Anaïs Ricôme, quelle est l’histoire du Domaine de la Croix Gratiot ?
La propriété a été achetée au début des années 80 par mon père Yves et mon oncle Hugues. Au départ, ils emmenaient la production des 60 hectares de raisins à la cave coopérative. Comme au début des années 80 la production n’était pas très rentable, ils se sont donc développés sur l’activité du melon avec l’achat de 200 hectares de terres supplémentaires. Dans les années 2000, mon père qui avait quand même toujours rêvé de faire son propre vin a décidé de monter une cave particulière pour vendre en vrac, toujours avec mon oncle. Ils se sont entourés, mais sans véritable force commerciale pour écouler la production, ça a été plutôt difficile pour eux. Au bout de 3 ans, mon oncle a préféré vendre ses parts.
C’est là, que vous intervenez ?
Oui, au départ, j’ai fait un BTS viti-oeno et un D.U. d’Analyse Sensorielle à l’Université du vin de Suze la Rousse. Quand mon oncle a voulu partir de la société en 2007, ils m’ont dit « soit on vend tout soit tu reprends ». J’avais 23 ans, j’avais plutôt envie de voyager, faire des vinifications à travers le monde ! J’ai donc décidé de faire une saison complète avec eux, et je leur dirai ensuite ma décision. Sauf que 60ha, c’est énorme. À peine vous avez terminé de labourer qu’il faut déjà recommencer. C’était vraiment très dur, je faisais 60 à 80 heures par semaine.
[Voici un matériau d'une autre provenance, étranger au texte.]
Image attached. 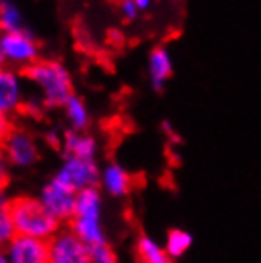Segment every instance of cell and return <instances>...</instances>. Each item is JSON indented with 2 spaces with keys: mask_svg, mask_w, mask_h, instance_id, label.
I'll use <instances>...</instances> for the list:
<instances>
[{
  "mask_svg": "<svg viewBox=\"0 0 261 263\" xmlns=\"http://www.w3.org/2000/svg\"><path fill=\"white\" fill-rule=\"evenodd\" d=\"M25 82L33 84L36 98L44 109H63L67 101L74 96V84L69 69L58 60H42L27 67L21 72Z\"/></svg>",
  "mask_w": 261,
  "mask_h": 263,
  "instance_id": "cell-1",
  "label": "cell"
},
{
  "mask_svg": "<svg viewBox=\"0 0 261 263\" xmlns=\"http://www.w3.org/2000/svg\"><path fill=\"white\" fill-rule=\"evenodd\" d=\"M10 214L20 237H31L39 240H50L63 225L44 208L39 197L17 195L12 198Z\"/></svg>",
  "mask_w": 261,
  "mask_h": 263,
  "instance_id": "cell-2",
  "label": "cell"
},
{
  "mask_svg": "<svg viewBox=\"0 0 261 263\" xmlns=\"http://www.w3.org/2000/svg\"><path fill=\"white\" fill-rule=\"evenodd\" d=\"M101 214H103V195L99 191V187L80 191L77 195L74 216L67 227L91 248L103 246L107 244V238L101 223Z\"/></svg>",
  "mask_w": 261,
  "mask_h": 263,
  "instance_id": "cell-3",
  "label": "cell"
},
{
  "mask_svg": "<svg viewBox=\"0 0 261 263\" xmlns=\"http://www.w3.org/2000/svg\"><path fill=\"white\" fill-rule=\"evenodd\" d=\"M2 60L4 67L25 71L27 67L40 60V44L29 29H23L20 33L2 34Z\"/></svg>",
  "mask_w": 261,
  "mask_h": 263,
  "instance_id": "cell-4",
  "label": "cell"
},
{
  "mask_svg": "<svg viewBox=\"0 0 261 263\" xmlns=\"http://www.w3.org/2000/svg\"><path fill=\"white\" fill-rule=\"evenodd\" d=\"M99 178H101V168L98 160L63 157V164L59 166L52 179L71 191L80 193L91 187H99Z\"/></svg>",
  "mask_w": 261,
  "mask_h": 263,
  "instance_id": "cell-5",
  "label": "cell"
},
{
  "mask_svg": "<svg viewBox=\"0 0 261 263\" xmlns=\"http://www.w3.org/2000/svg\"><path fill=\"white\" fill-rule=\"evenodd\" d=\"M0 149L4 153V158L10 168L25 170L40 160L39 139L34 138L33 132L21 128V126H13Z\"/></svg>",
  "mask_w": 261,
  "mask_h": 263,
  "instance_id": "cell-6",
  "label": "cell"
},
{
  "mask_svg": "<svg viewBox=\"0 0 261 263\" xmlns=\"http://www.w3.org/2000/svg\"><path fill=\"white\" fill-rule=\"evenodd\" d=\"M50 263H91L94 248L80 240L69 227L61 229L48 240Z\"/></svg>",
  "mask_w": 261,
  "mask_h": 263,
  "instance_id": "cell-7",
  "label": "cell"
},
{
  "mask_svg": "<svg viewBox=\"0 0 261 263\" xmlns=\"http://www.w3.org/2000/svg\"><path fill=\"white\" fill-rule=\"evenodd\" d=\"M77 195L79 193L67 189L63 185H59L55 179H50L48 183L40 189V202L44 204V208L52 214L59 223L67 227L71 223L72 216H74V208H77Z\"/></svg>",
  "mask_w": 261,
  "mask_h": 263,
  "instance_id": "cell-8",
  "label": "cell"
},
{
  "mask_svg": "<svg viewBox=\"0 0 261 263\" xmlns=\"http://www.w3.org/2000/svg\"><path fill=\"white\" fill-rule=\"evenodd\" d=\"M25 79L21 71L4 67L0 71V115L10 117L21 112L25 103V92H23Z\"/></svg>",
  "mask_w": 261,
  "mask_h": 263,
  "instance_id": "cell-9",
  "label": "cell"
},
{
  "mask_svg": "<svg viewBox=\"0 0 261 263\" xmlns=\"http://www.w3.org/2000/svg\"><path fill=\"white\" fill-rule=\"evenodd\" d=\"M10 263H50L48 240L31 237H17L6 246Z\"/></svg>",
  "mask_w": 261,
  "mask_h": 263,
  "instance_id": "cell-10",
  "label": "cell"
},
{
  "mask_svg": "<svg viewBox=\"0 0 261 263\" xmlns=\"http://www.w3.org/2000/svg\"><path fill=\"white\" fill-rule=\"evenodd\" d=\"M134 179L128 174L124 166L117 164V162H109V164L101 168V178H99V191L107 193L113 198H122L132 191Z\"/></svg>",
  "mask_w": 261,
  "mask_h": 263,
  "instance_id": "cell-11",
  "label": "cell"
},
{
  "mask_svg": "<svg viewBox=\"0 0 261 263\" xmlns=\"http://www.w3.org/2000/svg\"><path fill=\"white\" fill-rule=\"evenodd\" d=\"M61 153L63 157H77L96 160L98 155V139L88 132L67 130L61 136Z\"/></svg>",
  "mask_w": 261,
  "mask_h": 263,
  "instance_id": "cell-12",
  "label": "cell"
},
{
  "mask_svg": "<svg viewBox=\"0 0 261 263\" xmlns=\"http://www.w3.org/2000/svg\"><path fill=\"white\" fill-rule=\"evenodd\" d=\"M147 69H149V80L155 90H162L164 84L168 82V79L172 77V71H174V63H172V55L170 52L164 46L153 48L149 53V63H147Z\"/></svg>",
  "mask_w": 261,
  "mask_h": 263,
  "instance_id": "cell-13",
  "label": "cell"
},
{
  "mask_svg": "<svg viewBox=\"0 0 261 263\" xmlns=\"http://www.w3.org/2000/svg\"><path fill=\"white\" fill-rule=\"evenodd\" d=\"M63 112H65V120L69 124V130L72 132H88L91 122L90 111L86 107V101L80 96H72L65 105H63Z\"/></svg>",
  "mask_w": 261,
  "mask_h": 263,
  "instance_id": "cell-14",
  "label": "cell"
},
{
  "mask_svg": "<svg viewBox=\"0 0 261 263\" xmlns=\"http://www.w3.org/2000/svg\"><path fill=\"white\" fill-rule=\"evenodd\" d=\"M136 254L137 259L141 263H172L166 248L160 246L157 240L147 237V235H141V237L137 238Z\"/></svg>",
  "mask_w": 261,
  "mask_h": 263,
  "instance_id": "cell-15",
  "label": "cell"
},
{
  "mask_svg": "<svg viewBox=\"0 0 261 263\" xmlns=\"http://www.w3.org/2000/svg\"><path fill=\"white\" fill-rule=\"evenodd\" d=\"M27 29L25 20H23V13L17 8V4L2 0L0 2V33L10 34V33H20Z\"/></svg>",
  "mask_w": 261,
  "mask_h": 263,
  "instance_id": "cell-16",
  "label": "cell"
},
{
  "mask_svg": "<svg viewBox=\"0 0 261 263\" xmlns=\"http://www.w3.org/2000/svg\"><path fill=\"white\" fill-rule=\"evenodd\" d=\"M191 246H193V235H191L189 231L185 229L168 231V235H166V246L164 248L168 252L170 259L185 256Z\"/></svg>",
  "mask_w": 261,
  "mask_h": 263,
  "instance_id": "cell-17",
  "label": "cell"
},
{
  "mask_svg": "<svg viewBox=\"0 0 261 263\" xmlns=\"http://www.w3.org/2000/svg\"><path fill=\"white\" fill-rule=\"evenodd\" d=\"M15 237H17V233L13 227L10 208H0V246L6 248Z\"/></svg>",
  "mask_w": 261,
  "mask_h": 263,
  "instance_id": "cell-18",
  "label": "cell"
},
{
  "mask_svg": "<svg viewBox=\"0 0 261 263\" xmlns=\"http://www.w3.org/2000/svg\"><path fill=\"white\" fill-rule=\"evenodd\" d=\"M91 263H118V257L109 244H103V246L94 248Z\"/></svg>",
  "mask_w": 261,
  "mask_h": 263,
  "instance_id": "cell-19",
  "label": "cell"
},
{
  "mask_svg": "<svg viewBox=\"0 0 261 263\" xmlns=\"http://www.w3.org/2000/svg\"><path fill=\"white\" fill-rule=\"evenodd\" d=\"M118 12H120V15H122V20L124 21H136L137 17H139V10H137L136 6V0H124V2H120L118 4Z\"/></svg>",
  "mask_w": 261,
  "mask_h": 263,
  "instance_id": "cell-20",
  "label": "cell"
},
{
  "mask_svg": "<svg viewBox=\"0 0 261 263\" xmlns=\"http://www.w3.org/2000/svg\"><path fill=\"white\" fill-rule=\"evenodd\" d=\"M8 183H10V166H8L4 153L0 149V193H6Z\"/></svg>",
  "mask_w": 261,
  "mask_h": 263,
  "instance_id": "cell-21",
  "label": "cell"
},
{
  "mask_svg": "<svg viewBox=\"0 0 261 263\" xmlns=\"http://www.w3.org/2000/svg\"><path fill=\"white\" fill-rule=\"evenodd\" d=\"M13 120L10 119V117H4V115H0V147H2V143H4V139L8 138V134L12 132L13 128Z\"/></svg>",
  "mask_w": 261,
  "mask_h": 263,
  "instance_id": "cell-22",
  "label": "cell"
},
{
  "mask_svg": "<svg viewBox=\"0 0 261 263\" xmlns=\"http://www.w3.org/2000/svg\"><path fill=\"white\" fill-rule=\"evenodd\" d=\"M136 6L139 12H145V10H149L153 6V2L151 0H136Z\"/></svg>",
  "mask_w": 261,
  "mask_h": 263,
  "instance_id": "cell-23",
  "label": "cell"
},
{
  "mask_svg": "<svg viewBox=\"0 0 261 263\" xmlns=\"http://www.w3.org/2000/svg\"><path fill=\"white\" fill-rule=\"evenodd\" d=\"M0 263H10L8 254H6V248H2V246H0Z\"/></svg>",
  "mask_w": 261,
  "mask_h": 263,
  "instance_id": "cell-24",
  "label": "cell"
},
{
  "mask_svg": "<svg viewBox=\"0 0 261 263\" xmlns=\"http://www.w3.org/2000/svg\"><path fill=\"white\" fill-rule=\"evenodd\" d=\"M0 63L4 65V60H2V33H0Z\"/></svg>",
  "mask_w": 261,
  "mask_h": 263,
  "instance_id": "cell-25",
  "label": "cell"
},
{
  "mask_svg": "<svg viewBox=\"0 0 261 263\" xmlns=\"http://www.w3.org/2000/svg\"><path fill=\"white\" fill-rule=\"evenodd\" d=\"M2 69H4V65H2V63H0V71H2Z\"/></svg>",
  "mask_w": 261,
  "mask_h": 263,
  "instance_id": "cell-26",
  "label": "cell"
}]
</instances>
Je me suis rendue compte que ce n’était pas cela dont j’avais envie. C’était trop gros pour moi. Je suis finalement partie faire quelques mois en Nouvelle Zélande où j’ai acquis une solide expérience d’assistante vigneronne à Saint-Clair (Marlborough) et Craggy Range (Hawkes Bay). Et au hasard de retrouvailles avec des copains de promo, j’ai eu un déclic. J’ai réalisé que j’avais une chance incroyable d’avoir la possibilité de posséder mon propre domaine. Je suis rentrée en 2009, avec une condition en poche, celle de « ne garder que 30 hectares » et d’essayer de développer et valoriser notre travail au maximum. J’ai voulu conserver une taille familiale, privilégier la qualité et l’originalité de nos vins et cépages. Je suis donc restée associée à mon papa, Yves. Lui, principalement sur l’exploitation des melons que nous avions toujours et moi à la vigne.
Qu’avez-vous développé à la reprise ?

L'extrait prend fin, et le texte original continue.